Extract a passage from the essay about visiting friends near Toronto, copying it word for word: begin at the words "When we got" and stop after "see something polished.".

> Document extract:
▼
Oh Yeah, Art
In the summer of 2015, Diane and I brought our family on a driving vacation. Our two youngest kids were still interested in traveling with us, so we aimed to take them to new places. We consulted our extended families and acquaintances. We tried Mapquest. After a lot of thought and tracing out the possible routes, I decided I would rather see friends than anything else.
Okay, so I pretty much always would choose to visit friends if I could. It wasn't a one-sided decision. We knew that college friends of mine, Donna and Aleksi, were living north of Toronto with their son, Ensor, who happened to be around the same age as our kids. They all said yes to a visit. They seemed interested, even.
Diane planned our driving route. It was going to be great. Well, the first leg was going to be long. But Canada is, as everyone points out, a lot like a version of the United States where people don't litter. Folks are polite. Geese are aggressive. We made our way along Route 403 to Toronto and then beyond. No hotel for us, this time. At least, not yet. Donna and Aleksi had generously offered to put us up in their home, which is the kind of thing great friends do and most other citizens pretend they would also do if only things were different, like we all owned multiple houses.
An hour after we arrived, Al and Donna whisked us off to see the sights of Toronto. Ens gave the trip a tolerant smile. We took a train. It was clean. In fact, the art district downtown was fairly spectacular. The conversation was the best part, though. Sharing opinions and memories is what makes friends worth crossing international borders for, maybe.
When we got back to their place, Aleksi settled us in and turned on the kind of television and sound system I'd never had. He asked if he could play us one of his pieces. Normally, I wince when people offer to show me their work - too many writing workshops with bad writers, I guess - but I remembered Aleksi's sense of art in college as being a strong one. He'd shown passion and determination. He'd had ideas about abstract art. He had since then worked his art into Hollywood movies, too, so I knew I was going to see something polished.
▲
Stored dataset items
▼
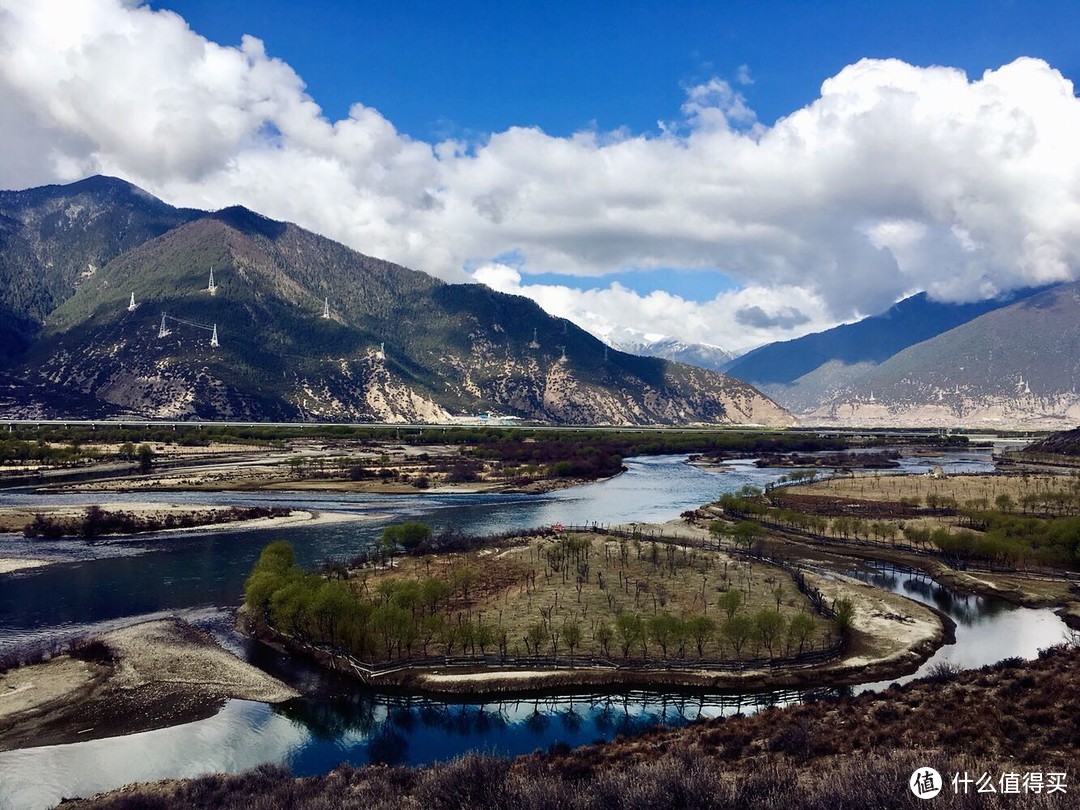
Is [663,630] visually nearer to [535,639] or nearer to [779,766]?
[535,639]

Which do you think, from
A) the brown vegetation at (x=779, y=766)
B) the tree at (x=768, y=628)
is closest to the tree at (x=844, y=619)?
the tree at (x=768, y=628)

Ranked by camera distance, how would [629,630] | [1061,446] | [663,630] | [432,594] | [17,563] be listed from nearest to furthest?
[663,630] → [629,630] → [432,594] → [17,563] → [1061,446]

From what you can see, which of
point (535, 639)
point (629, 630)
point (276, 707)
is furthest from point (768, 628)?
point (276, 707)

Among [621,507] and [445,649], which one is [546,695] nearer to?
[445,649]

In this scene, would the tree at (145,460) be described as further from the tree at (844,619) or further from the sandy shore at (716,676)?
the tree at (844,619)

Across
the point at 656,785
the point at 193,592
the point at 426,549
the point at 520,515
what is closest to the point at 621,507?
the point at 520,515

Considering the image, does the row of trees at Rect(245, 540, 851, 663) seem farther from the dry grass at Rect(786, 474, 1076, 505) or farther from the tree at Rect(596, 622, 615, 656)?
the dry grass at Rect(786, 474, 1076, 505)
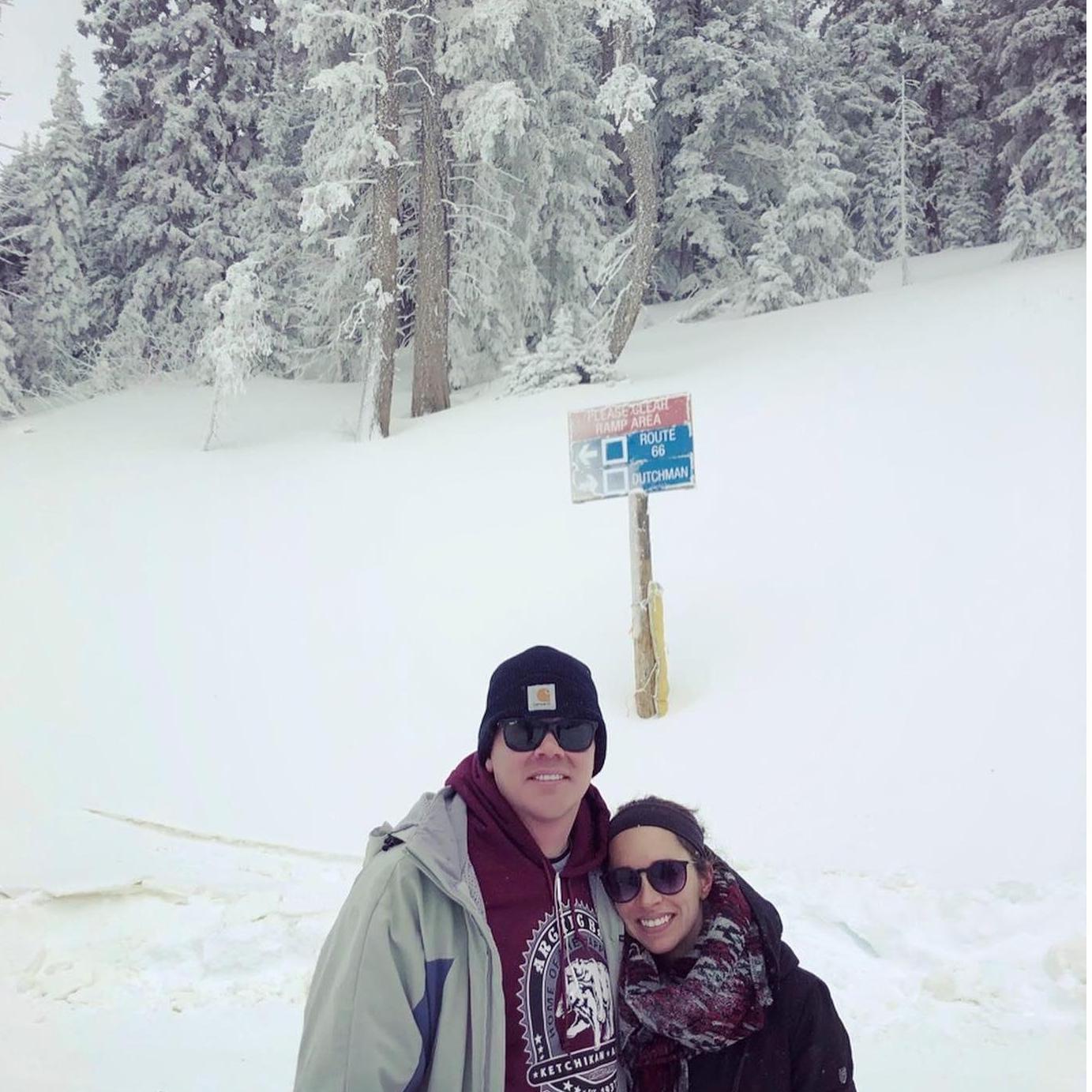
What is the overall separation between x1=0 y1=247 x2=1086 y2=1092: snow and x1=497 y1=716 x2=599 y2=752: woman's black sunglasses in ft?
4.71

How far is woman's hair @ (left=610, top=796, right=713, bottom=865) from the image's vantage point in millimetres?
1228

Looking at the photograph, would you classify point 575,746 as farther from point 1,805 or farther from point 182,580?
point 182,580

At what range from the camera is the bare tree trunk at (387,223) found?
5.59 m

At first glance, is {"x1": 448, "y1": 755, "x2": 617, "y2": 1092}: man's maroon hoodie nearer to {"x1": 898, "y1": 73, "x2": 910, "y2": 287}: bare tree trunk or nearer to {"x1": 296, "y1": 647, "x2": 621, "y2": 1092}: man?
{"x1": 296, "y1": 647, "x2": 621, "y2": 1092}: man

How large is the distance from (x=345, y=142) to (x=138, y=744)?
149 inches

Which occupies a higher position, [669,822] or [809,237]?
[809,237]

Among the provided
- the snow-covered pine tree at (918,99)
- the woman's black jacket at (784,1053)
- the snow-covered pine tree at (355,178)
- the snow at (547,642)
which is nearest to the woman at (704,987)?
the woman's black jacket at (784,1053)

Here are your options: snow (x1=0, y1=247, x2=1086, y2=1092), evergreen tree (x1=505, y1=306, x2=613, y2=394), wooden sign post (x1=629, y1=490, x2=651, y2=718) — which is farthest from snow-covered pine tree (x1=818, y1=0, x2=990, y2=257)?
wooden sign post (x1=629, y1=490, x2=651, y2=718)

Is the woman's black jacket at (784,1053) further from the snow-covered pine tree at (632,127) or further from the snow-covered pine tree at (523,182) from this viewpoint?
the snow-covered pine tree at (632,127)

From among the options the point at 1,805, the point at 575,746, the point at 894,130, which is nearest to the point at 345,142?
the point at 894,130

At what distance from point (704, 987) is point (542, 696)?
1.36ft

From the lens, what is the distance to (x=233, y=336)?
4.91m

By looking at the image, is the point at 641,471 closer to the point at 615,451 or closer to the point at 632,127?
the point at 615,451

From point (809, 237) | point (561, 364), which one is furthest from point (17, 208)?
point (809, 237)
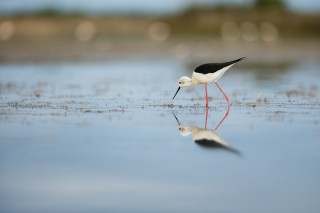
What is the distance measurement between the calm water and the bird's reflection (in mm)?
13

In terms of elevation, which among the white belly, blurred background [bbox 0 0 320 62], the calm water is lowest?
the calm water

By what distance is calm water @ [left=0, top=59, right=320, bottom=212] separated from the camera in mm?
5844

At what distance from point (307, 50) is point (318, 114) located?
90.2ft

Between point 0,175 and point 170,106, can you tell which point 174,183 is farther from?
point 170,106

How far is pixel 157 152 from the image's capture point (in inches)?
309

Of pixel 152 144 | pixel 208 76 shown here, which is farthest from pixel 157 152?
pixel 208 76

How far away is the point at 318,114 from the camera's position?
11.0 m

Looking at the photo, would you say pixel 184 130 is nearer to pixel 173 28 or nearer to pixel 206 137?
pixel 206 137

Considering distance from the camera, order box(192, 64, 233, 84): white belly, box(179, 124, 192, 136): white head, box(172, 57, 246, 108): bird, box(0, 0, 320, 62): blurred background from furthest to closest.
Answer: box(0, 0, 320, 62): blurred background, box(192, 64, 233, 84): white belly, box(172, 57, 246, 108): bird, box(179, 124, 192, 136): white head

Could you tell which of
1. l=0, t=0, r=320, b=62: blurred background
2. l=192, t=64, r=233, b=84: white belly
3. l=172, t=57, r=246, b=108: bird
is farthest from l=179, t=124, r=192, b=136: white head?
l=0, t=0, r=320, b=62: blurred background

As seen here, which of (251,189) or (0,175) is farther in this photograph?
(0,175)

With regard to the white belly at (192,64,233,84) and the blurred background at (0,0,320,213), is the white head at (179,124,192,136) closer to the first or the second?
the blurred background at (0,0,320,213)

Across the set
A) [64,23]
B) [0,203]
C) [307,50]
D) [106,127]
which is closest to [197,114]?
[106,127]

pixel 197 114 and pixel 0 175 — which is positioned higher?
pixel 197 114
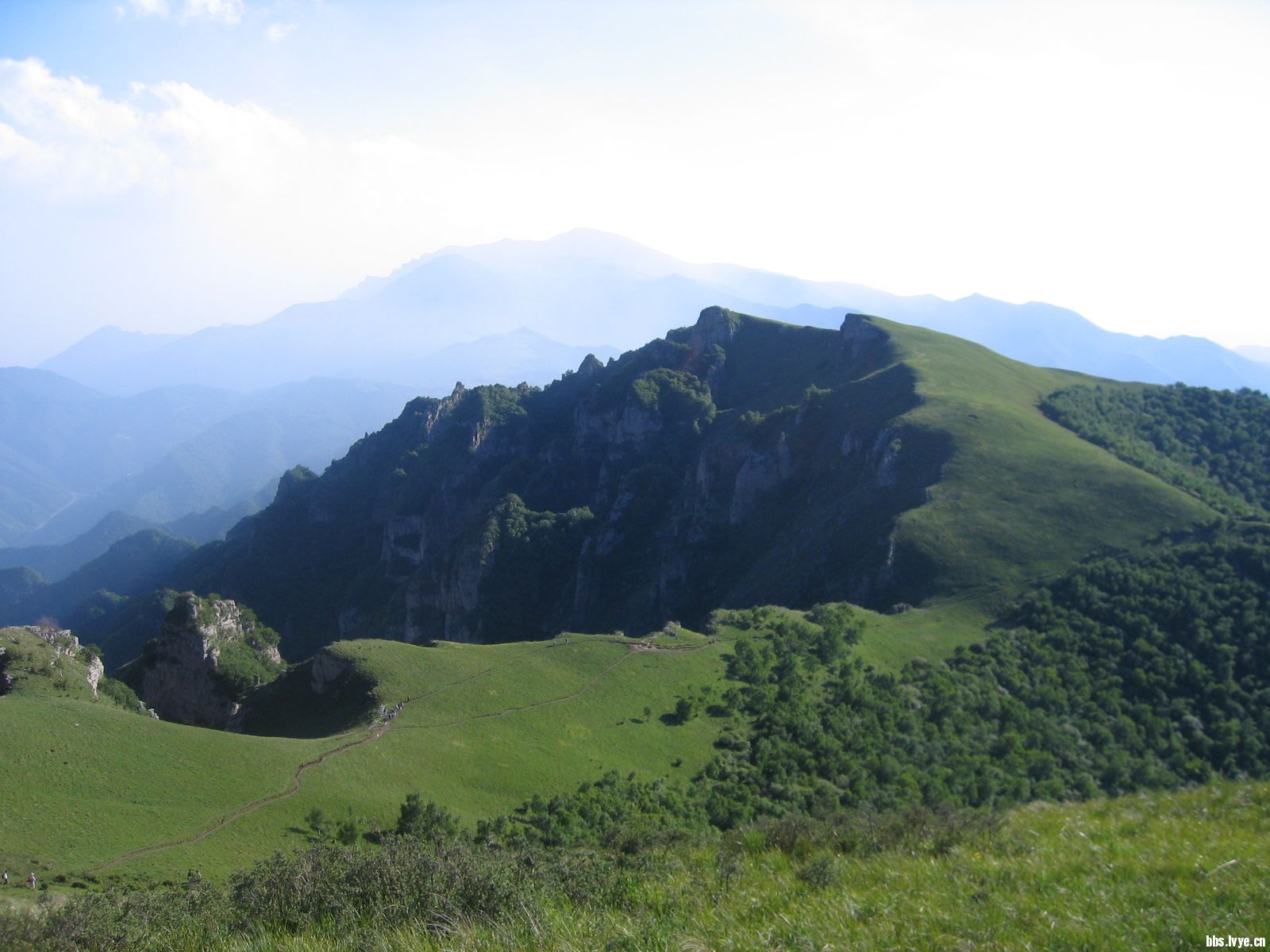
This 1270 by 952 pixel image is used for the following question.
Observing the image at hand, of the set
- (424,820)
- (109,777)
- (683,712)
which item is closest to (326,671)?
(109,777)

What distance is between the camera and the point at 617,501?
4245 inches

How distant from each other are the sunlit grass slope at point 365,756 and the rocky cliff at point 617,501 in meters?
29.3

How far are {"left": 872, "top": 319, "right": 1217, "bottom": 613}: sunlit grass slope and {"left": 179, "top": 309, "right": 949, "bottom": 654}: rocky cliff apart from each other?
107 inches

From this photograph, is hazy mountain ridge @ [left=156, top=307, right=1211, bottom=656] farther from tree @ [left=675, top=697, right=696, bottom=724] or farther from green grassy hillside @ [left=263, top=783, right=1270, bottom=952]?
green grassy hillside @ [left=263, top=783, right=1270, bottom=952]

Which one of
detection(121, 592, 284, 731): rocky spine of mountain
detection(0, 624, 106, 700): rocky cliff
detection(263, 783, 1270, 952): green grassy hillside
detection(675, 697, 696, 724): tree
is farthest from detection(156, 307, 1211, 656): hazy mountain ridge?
▲
> Full response:
When we got back to their place, Aleksi settled us in and turned on the kind of television and sound system I'd never had. He asked if he could play us one of his pieces. Normally, I wince when people offer to show me their work - too many writing workshops with bad writers, I guess - but I remembered Aleksi's sense of art in college as being a strong one. He'd shown passion and determination. He'd had ideas about abstract art. He had since then worked his art into Hollywood movies, too, so I knew I was going to see something polished.